Interest rates worry. François Bayrou warns that pensions and debt will have to be discussed. The new generations would do well to turn to Bitcoin …

In short
- French debt representing 3,300 billion euros, or 113 % of GDP. Interest should fly to 108 billion euros per year in 2029.
- With a budget deficit of 170 billion euros and limited growth prospects threaten the payment of pensions.
- Faced with inevitable inflation, new generations would do well to have their own retirement in bitcoins.
System wear and tear
Beyond its high level, (113 % of GDP), French public debt worries especially because of interest.
According to Bercy forecasts, the debt burden will explode in the coming years. It should go from 58 billion euros per year (2024), to 75 billion in 2027 and 108 billion in 2029.
Last year, tax revenues and public spending were respectively 1500 billion euros and 1670 billion, which gives us a deficit of 170 billion euros, of which 58 billion was used to pay interest.
Yes, we borrow to pay interest. It is called that “roll the debt”. These interests are called “debt load” or “debt service” in the jargon.
This burden is already the fourth post of public expenditure, largely in front of the security or ecology budget, but behind national education and defense.
For Pierre Moscovici, “we have, in recent years, in 2023 and 2024 in particular, lost control over our public finances ».
“The debt burden was 25 billion euros in 2021. Today is 67 billion. It is more than the defense budget. It will be more than the national education budget next year ”he worried.
“The slippages that accumulate, it makes debt; And debt is our children who pay it ”he had the honesty to emphasize. In other words, it might be time to plane the pensions of boomers, right?
François Bayrou Will he have the courage, he who must reveal by July 14 a budgetary plan which will ask “An effort to all French people, without exception”? And the state? A CSA survey stresses that 92 % of French people believe that the state must reduce its lifestyle.
No energy, no retirement
On the pension reform and on current discussions, the Prime Minister affirms “” that there is no taboo ”including on the starting age.
We spend 10 % more than what fits in the boxes.
François Bayrou
The size of the debt and the low prospects for growth (rarefaction of oil inexpensive to get out of the ground) unfortunately suggest that the new generations will have no retirement, or so little.
It should be understood that pensions are funded by workers' wages. And for wages, there are productive entities that create wealth. Cereals, meat, petrol, clothes, smartphones, cars, houses, etc.
And these riches are produced by machines. Everything is made and (above all) transported by machines that would not work without energy. A factory is a large machine park. A coffee is a coffee machine. A garage is electrical tools in a mess. A bakery is an oven, etc.
So the future richness that will pay, or not, pensions, depends a lot on the amount of energy available. But, in fact, it has been down in Europe for 15 years. However, without energy growth, difficult to produce more for everyone.
This is problematic for the modern monetary system which is a ponzi based on perpetual growth and increasing debt, under penalty of defects or inflation.
Unfortunately, the energy decline suggests that millennials, generation Z and the following will retire after 70 years.
Artificial intelligence will certainly boost productivity, but at the end of the end, it is petrol fuel trucks that supply our supermarkets.
Bitcoin, the right retirement savings plan
Bitcoin can do nothing against energy rarefaction. It takes tens of millions of years to create oil and nothing will change this physical reality. There is no uranium, lithium, nickel or cobalt in the blockchain…

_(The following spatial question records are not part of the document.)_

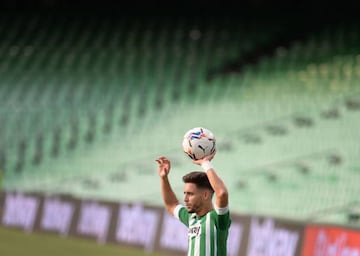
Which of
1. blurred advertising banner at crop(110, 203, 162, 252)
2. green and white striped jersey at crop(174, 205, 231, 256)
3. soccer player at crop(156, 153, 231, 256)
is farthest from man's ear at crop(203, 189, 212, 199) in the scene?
blurred advertising banner at crop(110, 203, 162, 252)

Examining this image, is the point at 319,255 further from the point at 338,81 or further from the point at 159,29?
the point at 159,29

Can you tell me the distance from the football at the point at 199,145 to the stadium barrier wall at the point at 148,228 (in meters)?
5.37

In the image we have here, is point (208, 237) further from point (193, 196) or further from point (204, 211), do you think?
point (193, 196)

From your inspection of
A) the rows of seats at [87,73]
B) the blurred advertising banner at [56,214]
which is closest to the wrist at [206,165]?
the blurred advertising banner at [56,214]

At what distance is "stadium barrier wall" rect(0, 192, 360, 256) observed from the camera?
1174 centimetres

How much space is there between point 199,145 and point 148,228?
28.2 ft

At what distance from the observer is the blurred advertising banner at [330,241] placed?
444 inches

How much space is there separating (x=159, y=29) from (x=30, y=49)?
3.27 metres

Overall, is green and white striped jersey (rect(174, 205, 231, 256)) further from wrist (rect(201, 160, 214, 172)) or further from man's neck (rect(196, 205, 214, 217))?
wrist (rect(201, 160, 214, 172))

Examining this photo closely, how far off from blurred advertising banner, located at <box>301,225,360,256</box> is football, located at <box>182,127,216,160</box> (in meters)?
5.37

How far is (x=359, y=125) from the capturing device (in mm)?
16578

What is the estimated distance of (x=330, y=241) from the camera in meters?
11.5

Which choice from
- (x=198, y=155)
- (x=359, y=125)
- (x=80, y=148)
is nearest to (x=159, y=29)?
(x=80, y=148)

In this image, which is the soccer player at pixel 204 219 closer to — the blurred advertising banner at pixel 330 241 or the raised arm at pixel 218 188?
the raised arm at pixel 218 188
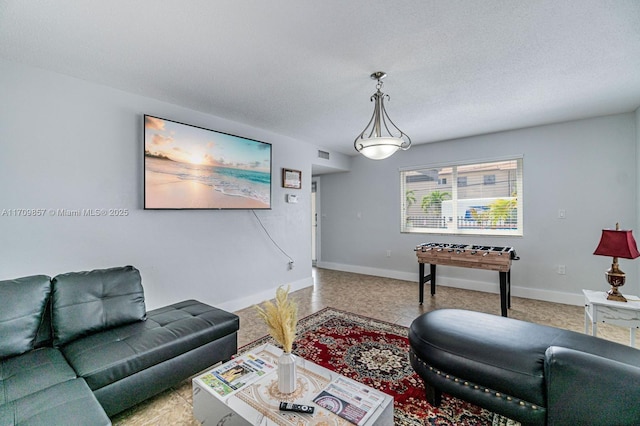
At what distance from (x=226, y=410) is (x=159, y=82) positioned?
266 cm

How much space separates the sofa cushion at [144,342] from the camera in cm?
158

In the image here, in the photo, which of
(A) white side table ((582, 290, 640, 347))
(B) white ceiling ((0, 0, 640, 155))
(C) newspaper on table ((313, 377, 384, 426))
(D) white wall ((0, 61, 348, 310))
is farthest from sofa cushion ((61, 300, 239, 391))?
(A) white side table ((582, 290, 640, 347))

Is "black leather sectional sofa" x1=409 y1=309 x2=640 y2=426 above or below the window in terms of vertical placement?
below

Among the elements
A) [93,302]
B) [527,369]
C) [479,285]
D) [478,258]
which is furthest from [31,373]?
[479,285]

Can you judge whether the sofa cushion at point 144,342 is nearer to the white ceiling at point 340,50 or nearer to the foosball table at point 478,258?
the white ceiling at point 340,50

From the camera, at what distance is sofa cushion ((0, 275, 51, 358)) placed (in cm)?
165

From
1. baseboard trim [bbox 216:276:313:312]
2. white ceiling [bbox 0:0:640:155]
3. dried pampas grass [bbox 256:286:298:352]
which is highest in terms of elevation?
white ceiling [bbox 0:0:640:155]

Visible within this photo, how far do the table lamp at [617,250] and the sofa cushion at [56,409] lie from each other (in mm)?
3487

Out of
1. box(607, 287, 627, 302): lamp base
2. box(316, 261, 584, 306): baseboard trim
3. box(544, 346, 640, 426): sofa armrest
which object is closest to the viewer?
box(544, 346, 640, 426): sofa armrest

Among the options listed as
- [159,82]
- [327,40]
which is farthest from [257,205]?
[327,40]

To believe that having an absolutely fixed currency in quantity changes anything in this reality is denial. The standard of living, abundance, depend on our ability to produce, and therefore essentially on the amount of energy available and its cost of extraction.

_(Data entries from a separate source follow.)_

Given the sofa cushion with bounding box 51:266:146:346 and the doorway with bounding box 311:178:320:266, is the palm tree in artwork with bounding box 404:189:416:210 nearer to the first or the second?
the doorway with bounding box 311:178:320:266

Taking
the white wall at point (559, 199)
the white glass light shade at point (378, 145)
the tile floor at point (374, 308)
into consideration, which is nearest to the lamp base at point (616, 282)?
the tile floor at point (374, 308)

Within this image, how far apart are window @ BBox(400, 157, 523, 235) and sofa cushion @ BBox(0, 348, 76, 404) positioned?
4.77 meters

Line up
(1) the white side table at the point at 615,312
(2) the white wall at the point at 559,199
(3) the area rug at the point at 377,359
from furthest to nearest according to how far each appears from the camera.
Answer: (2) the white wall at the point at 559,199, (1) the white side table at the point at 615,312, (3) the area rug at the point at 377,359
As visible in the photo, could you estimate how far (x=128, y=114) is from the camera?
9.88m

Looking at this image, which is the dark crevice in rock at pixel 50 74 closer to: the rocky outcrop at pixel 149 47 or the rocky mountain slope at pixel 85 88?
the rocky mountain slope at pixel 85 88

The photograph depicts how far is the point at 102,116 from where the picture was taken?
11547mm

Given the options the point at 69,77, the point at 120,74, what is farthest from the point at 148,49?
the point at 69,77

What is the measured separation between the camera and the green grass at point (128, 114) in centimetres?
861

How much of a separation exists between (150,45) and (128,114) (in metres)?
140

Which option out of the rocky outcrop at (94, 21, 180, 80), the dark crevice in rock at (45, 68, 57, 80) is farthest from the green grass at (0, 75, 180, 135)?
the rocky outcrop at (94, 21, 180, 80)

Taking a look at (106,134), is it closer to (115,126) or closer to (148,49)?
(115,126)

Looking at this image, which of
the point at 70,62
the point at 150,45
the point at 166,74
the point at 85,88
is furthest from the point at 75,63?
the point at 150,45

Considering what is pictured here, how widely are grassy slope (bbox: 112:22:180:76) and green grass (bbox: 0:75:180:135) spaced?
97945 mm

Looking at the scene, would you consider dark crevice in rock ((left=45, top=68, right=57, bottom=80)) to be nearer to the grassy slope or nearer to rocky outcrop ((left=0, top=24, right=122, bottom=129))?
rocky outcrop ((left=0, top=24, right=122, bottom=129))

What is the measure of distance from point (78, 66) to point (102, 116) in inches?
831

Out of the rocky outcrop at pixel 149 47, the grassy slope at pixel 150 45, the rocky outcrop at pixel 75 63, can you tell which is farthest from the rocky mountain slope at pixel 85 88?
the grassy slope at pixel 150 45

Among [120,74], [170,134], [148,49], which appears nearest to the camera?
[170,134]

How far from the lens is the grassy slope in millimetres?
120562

Another certainty is that national currencies are depreciated as the energy is problematic. Keeping in mind that oil is the limiting factor in GDP. The reason is that it feeds 95 % of world transportation.
In addition, it should be remembered that 30 % of the oil that Europe consumes goes through the Strait of Ormuz. The value of the euro would collapse rapidly in the event of a world war.

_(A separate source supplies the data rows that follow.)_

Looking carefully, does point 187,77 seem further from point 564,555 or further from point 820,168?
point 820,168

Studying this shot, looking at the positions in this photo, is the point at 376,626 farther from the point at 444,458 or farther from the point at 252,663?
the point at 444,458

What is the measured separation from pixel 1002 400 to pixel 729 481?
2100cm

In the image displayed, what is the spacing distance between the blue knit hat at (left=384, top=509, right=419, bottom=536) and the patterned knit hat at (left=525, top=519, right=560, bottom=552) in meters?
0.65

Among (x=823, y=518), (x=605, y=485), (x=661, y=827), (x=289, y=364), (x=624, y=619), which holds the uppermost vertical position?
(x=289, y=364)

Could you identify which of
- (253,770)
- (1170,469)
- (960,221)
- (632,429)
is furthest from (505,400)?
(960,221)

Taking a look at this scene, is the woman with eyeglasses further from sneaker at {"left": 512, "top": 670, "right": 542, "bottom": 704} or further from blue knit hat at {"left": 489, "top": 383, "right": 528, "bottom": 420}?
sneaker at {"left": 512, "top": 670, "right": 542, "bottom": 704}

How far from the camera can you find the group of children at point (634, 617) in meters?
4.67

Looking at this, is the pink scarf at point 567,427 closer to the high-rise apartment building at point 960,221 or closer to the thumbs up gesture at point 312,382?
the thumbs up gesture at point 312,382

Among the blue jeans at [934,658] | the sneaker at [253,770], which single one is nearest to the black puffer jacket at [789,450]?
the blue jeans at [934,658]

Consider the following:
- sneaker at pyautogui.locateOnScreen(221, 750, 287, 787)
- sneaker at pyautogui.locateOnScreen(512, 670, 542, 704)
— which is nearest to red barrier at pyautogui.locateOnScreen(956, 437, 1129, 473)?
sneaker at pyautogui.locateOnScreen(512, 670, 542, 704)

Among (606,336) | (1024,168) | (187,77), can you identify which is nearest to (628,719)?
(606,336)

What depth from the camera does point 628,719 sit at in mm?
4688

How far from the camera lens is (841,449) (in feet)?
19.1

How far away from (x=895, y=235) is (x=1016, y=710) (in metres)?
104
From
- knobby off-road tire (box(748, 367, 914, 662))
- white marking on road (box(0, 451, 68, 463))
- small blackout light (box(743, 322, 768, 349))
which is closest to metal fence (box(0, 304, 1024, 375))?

Faced with rampant inflation and the degradation of public accounts, the new generations would be well inspired to prepare their retirement themselves.
You have to save yourself for your old days, and what could be better than the best value of value ever created: Bitcoin. It is the first currency existing in absolutely finished quantity and of which the United States is about to make its reserve currency.
Do not miss our article on the subject: Bitcoin is a much better investment today than ten years ago.